:: Questions to answer ::
a) Output everything from "The stork myth" down to "ünner de Schört.)" in the Lowlands-L post, copied word for word.
b) Answer these questions about the Lowlands-L post:
(i) What did Willem Fritz's paternal family in Pennsylvania call the red V-mark on his forehead?
(ii) According to Tom Carty, what does the stork do to the mum-to-be in Germany?
(iii) What English translation is given for "Sey het wat ünner dey schört."?
c) Resume the Lowlands-L post on Low Saxon pregnancy expressions, starting right after its last line.

:: Source extract ::

▶

LL-L "Traditions" 2008.05.03 (04) [E]

Lowlands-L List lowlands.list at GMAIL.COM
Sun May 4 20:02:46 UTC 2008


=========================================================================
L O W L A N D S - L  - 04 May 2008 - Volume 01
-------------------------------------------------------------------------
Please set the encoding mode to Unicode (UTF-8).
If viewing this in a web browser, please click on
the html toggle at the bottom of the archived page
and switch your browser's character encoding to Unicode.
=========================================================================

From: Elsie Zinsser <ezinsser at icon.co.za>
Subject: LL-L "Idiomatica" 2008.05.03 (02) [E]

*Hi all,

And welcome to the world, Lorenzo!

I've heard another meaning for "Vom Storch gebissen" when my niece had her
baby son
five months ago:

Willem Fritz was born with a red V-mark on his forehead, which his paternal
family in
Pennsylvania immediately referred to as a 'bite from the stork'. *

*Is this a typical American saying for a non-permanent birth mark or only a
regional thing
originating from the German expression but with a different meaning?*

*Cheers,
Elsie*
*From: Tom Carty <cartyweb at hotmail.com>

Subject: The Way We Say Things...
The stork myth is also found in many European cultures, including in
Germany, where the bird bites the mum-to-be to fertilise her: von Storch
gebissen .
*
----------

From: R. F. Hahn <sassisch at yahoo.com>
Subject: Traditions

There are several Low Saxon expressions referring to pregnancy. I consider
the two mentioned below somewhat more interesting, put into whole sentences:

   1. *Sey het wat ünner dey schört.* (Se hett wat ünner de Schört.)
   "She's got something under the apron."

◀

:: Dataset content ::

▶

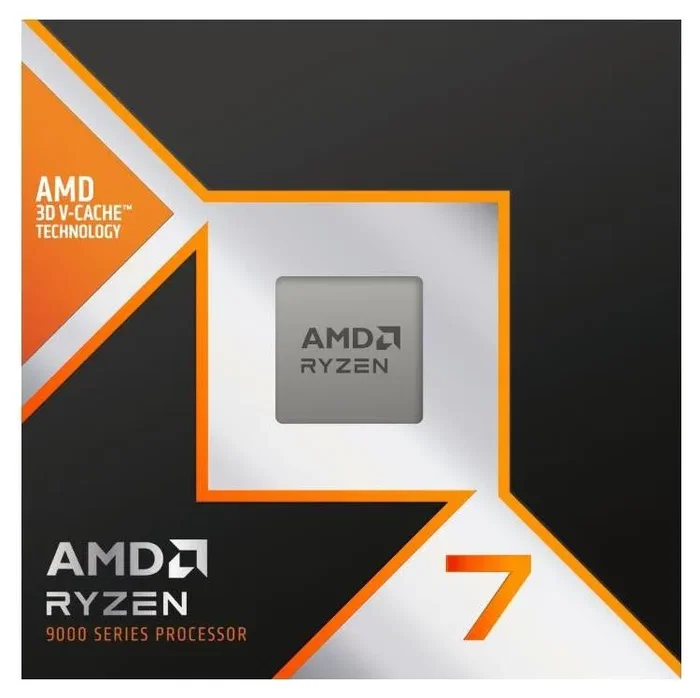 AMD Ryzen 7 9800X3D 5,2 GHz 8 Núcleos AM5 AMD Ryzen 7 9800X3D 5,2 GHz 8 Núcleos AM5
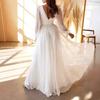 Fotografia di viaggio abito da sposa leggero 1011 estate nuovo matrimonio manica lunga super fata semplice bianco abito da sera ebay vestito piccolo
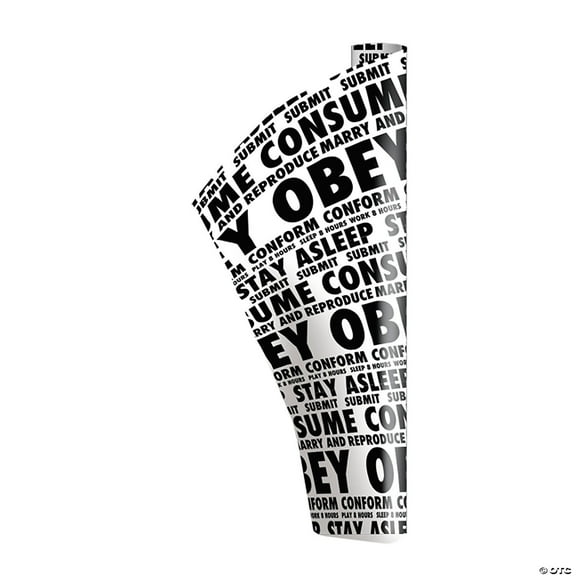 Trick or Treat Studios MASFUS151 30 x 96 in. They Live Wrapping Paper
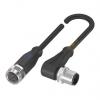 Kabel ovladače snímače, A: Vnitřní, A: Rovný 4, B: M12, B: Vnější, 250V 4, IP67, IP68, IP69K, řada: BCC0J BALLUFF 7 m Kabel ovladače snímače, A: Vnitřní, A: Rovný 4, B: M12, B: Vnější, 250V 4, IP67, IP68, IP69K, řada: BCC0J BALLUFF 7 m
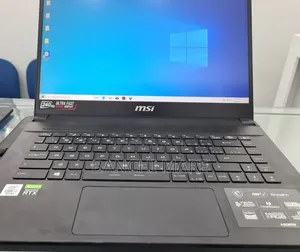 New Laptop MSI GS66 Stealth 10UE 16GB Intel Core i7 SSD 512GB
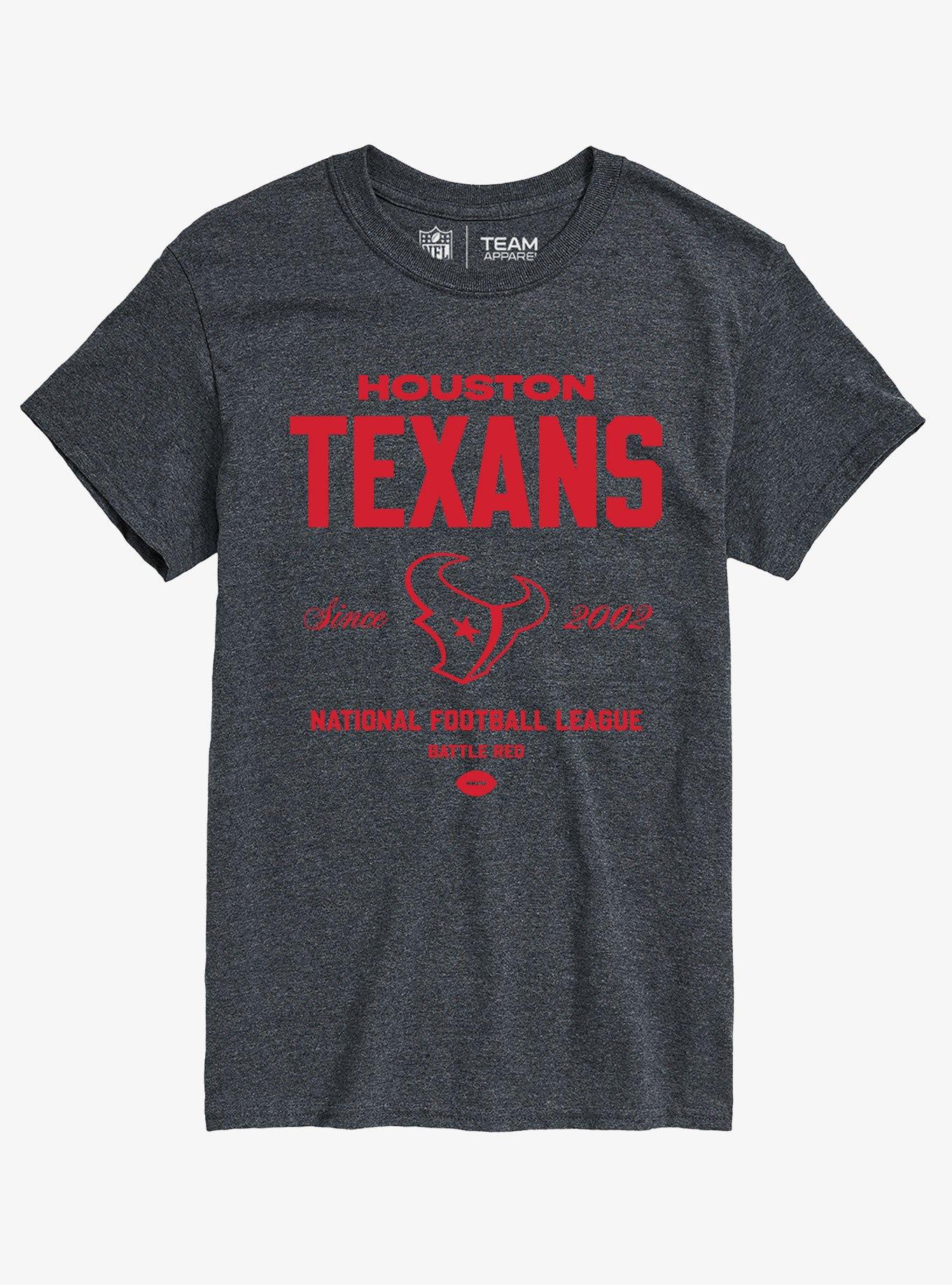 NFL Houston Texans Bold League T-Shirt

◀

:: Task-by-task outputs ::
a)
The stork myth is also found in many European cultures, including in
Germany, where the bird bites the mum-to-be to fertilise her: von Storch
gebissen .
*
----------

From: R. F. Hahn <sassisch at yahoo.com>
Subject: Traditions

There are several Low Saxon expressions referring to pregnancy. I consider
the two mentioned below somewhat more interesting, put into whole sentences:

   1. *Sey het wat ünner dey schört.* (Se hett wat ünner de Schört.)

b)
(i) A "bite from the stork."
(ii) It bites her to fertilise her.
(iii) "She's got something under the apron."

c)
   2. *By er bargt sik dat.* (*Bi ehr bargt sik dat.*)
   "It's bulging on her."

The reflexive verb *barg-* (*bargen*) is derived from the noun *barg* (*Barg
*) 'mountain', 'hill', but it also has the connotation of German *sich
(ver)bergen* 'to take shelter', 'to hide'.

I believe the apparently Germanic-specific stork mythology grew from a
confluence of two traditions:

   1. Storks are monogamous, tend to return to and raise their annual
   offspring in the same nests and seem to attach themselves to the same houses
   or villages year after year, thus symbolizing traditional human ideals of
   home, family, fertility, faithfulness and constancy.
   2. In many Continental Lowlands language varieties, one of the early
   words, probably a by-name, for "stork" is **udafaro* "wetlands
   traveler" (**uda* being related to the "water" group, and
**faro*being related to the "fare" and "-farer" group). Apparently,
this came to be
   reanalyzed as **ōdaboro* ~ **ādabaro* "fortune-bearer", hence for
   instance Dutch and Afrikaans *ooievaar*, W. Frisian *earrebarre*, and
   Low Saxon *adebaar* > *aadbaar*, *aabaar*, *ebeer*, etc. (> German *
   Adebar*).

Regards,
Reinhard/Ron
-------------- next part --------------
An HTML attachment was scrubbed...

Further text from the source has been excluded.